# A - 3 - Dataset Preparation

**Process aim:** cleaning the dataset and reduce it to data used for machine learning.

**Input:** a CSV containing metadata and full text

**Subprocesses:**
* import and explore the dataset
* normalize fields containing multiple values
* drop unwanted columns and rows
* add columns
* drop rows
**Output:** a CSV file

In [None]:
import numpy as np
import pandas as pd
import re

## Import and explore the dataset

We create a dataframe from the CSV. Dataframes These table-like structures that are easy to manipulation and analyze. 

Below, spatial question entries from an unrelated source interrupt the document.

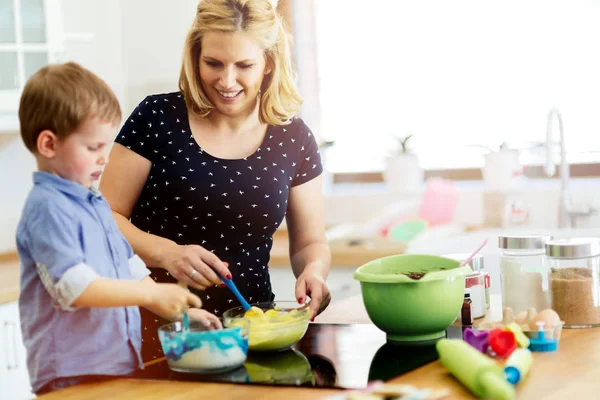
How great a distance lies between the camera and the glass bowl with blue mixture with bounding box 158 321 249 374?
1261mm

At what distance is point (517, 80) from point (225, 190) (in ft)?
6.59

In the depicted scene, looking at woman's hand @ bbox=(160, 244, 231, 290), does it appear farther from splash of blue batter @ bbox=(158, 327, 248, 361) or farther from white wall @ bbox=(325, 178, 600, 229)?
white wall @ bbox=(325, 178, 600, 229)

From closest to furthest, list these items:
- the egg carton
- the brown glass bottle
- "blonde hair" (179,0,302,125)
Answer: the egg carton → the brown glass bottle → "blonde hair" (179,0,302,125)

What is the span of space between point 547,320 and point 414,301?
0.74 ft

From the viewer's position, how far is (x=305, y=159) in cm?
191

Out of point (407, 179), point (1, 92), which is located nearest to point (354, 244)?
point (407, 179)

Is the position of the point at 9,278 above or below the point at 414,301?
below

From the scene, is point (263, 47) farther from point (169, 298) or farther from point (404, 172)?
point (404, 172)

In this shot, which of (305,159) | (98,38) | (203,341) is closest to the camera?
(203,341)

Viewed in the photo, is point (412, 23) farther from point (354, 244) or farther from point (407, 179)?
point (354, 244)

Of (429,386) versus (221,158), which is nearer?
(429,386)

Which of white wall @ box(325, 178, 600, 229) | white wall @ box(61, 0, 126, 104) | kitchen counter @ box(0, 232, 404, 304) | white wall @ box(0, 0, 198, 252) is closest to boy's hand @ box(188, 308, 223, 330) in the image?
kitchen counter @ box(0, 232, 404, 304)

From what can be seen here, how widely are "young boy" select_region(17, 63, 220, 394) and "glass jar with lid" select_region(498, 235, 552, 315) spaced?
70cm

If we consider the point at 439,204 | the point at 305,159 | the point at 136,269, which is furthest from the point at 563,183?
the point at 136,269
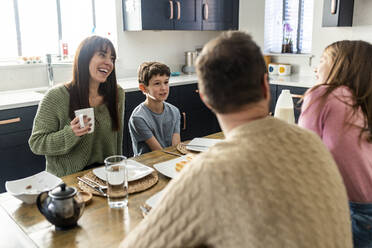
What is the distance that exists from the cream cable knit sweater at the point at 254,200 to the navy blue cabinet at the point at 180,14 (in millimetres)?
3155

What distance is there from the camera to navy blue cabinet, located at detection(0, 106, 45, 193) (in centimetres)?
261

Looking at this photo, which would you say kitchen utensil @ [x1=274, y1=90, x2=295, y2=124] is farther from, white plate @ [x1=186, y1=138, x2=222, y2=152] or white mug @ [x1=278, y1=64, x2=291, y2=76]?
white mug @ [x1=278, y1=64, x2=291, y2=76]

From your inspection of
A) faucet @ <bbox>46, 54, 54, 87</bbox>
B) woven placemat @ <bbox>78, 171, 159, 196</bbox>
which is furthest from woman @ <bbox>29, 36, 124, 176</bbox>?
faucet @ <bbox>46, 54, 54, 87</bbox>

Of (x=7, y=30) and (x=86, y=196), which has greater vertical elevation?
(x=7, y=30)

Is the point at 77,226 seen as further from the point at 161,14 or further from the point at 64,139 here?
the point at 161,14

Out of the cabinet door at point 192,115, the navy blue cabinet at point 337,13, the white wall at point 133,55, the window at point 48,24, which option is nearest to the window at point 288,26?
the navy blue cabinet at point 337,13

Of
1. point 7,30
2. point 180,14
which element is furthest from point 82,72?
point 180,14

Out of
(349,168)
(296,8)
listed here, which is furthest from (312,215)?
(296,8)

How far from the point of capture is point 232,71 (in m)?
0.70

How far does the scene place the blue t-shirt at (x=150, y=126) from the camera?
82.7 inches

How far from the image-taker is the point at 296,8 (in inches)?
165

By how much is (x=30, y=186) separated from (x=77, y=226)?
1.17ft

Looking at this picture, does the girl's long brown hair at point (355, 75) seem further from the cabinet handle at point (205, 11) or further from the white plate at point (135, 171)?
the cabinet handle at point (205, 11)

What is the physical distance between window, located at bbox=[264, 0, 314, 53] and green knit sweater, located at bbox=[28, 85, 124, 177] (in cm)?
292
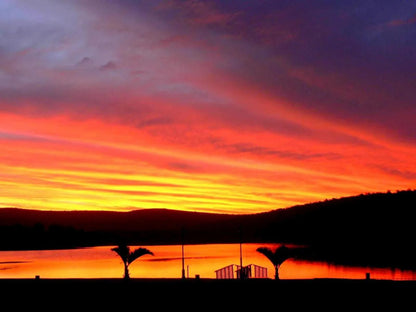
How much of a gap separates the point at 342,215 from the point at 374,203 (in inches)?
435

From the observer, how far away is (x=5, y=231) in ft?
559
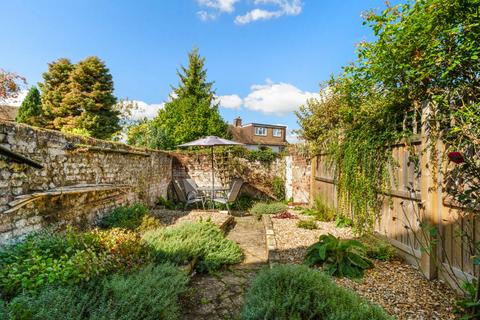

* Get information about the dataset such as number of entries (rows), columns names, number of non-null value by columns, etc.
    * dataset.info()
* Get the name of columns:
    * dataset.columns
* Get the x first rows of the table, including the headers: 
    * dataset.head(x)
* Get some analytics regarding the dataset or specific columns:
    * dataset.describe()

In [None]:
# Create the dataframe
# We don't need the column with the url anymore
columns = ['record_id','body', 'date', 'session', 'subjects_geo','subjects_primary', 'subjects_topics', 'symbol', 'title', 
           'type','text']
dataset = pd.read_csv('data/A_input_data/metadata/output/doc_2000_2017_txt.csv',index_col='record_id',usecols=columns, dtype='str')

In [None]:
dataset.columns

In [None]:
# Filter out records with missing data
dataset = dataset[dataset.symbol.notnull()]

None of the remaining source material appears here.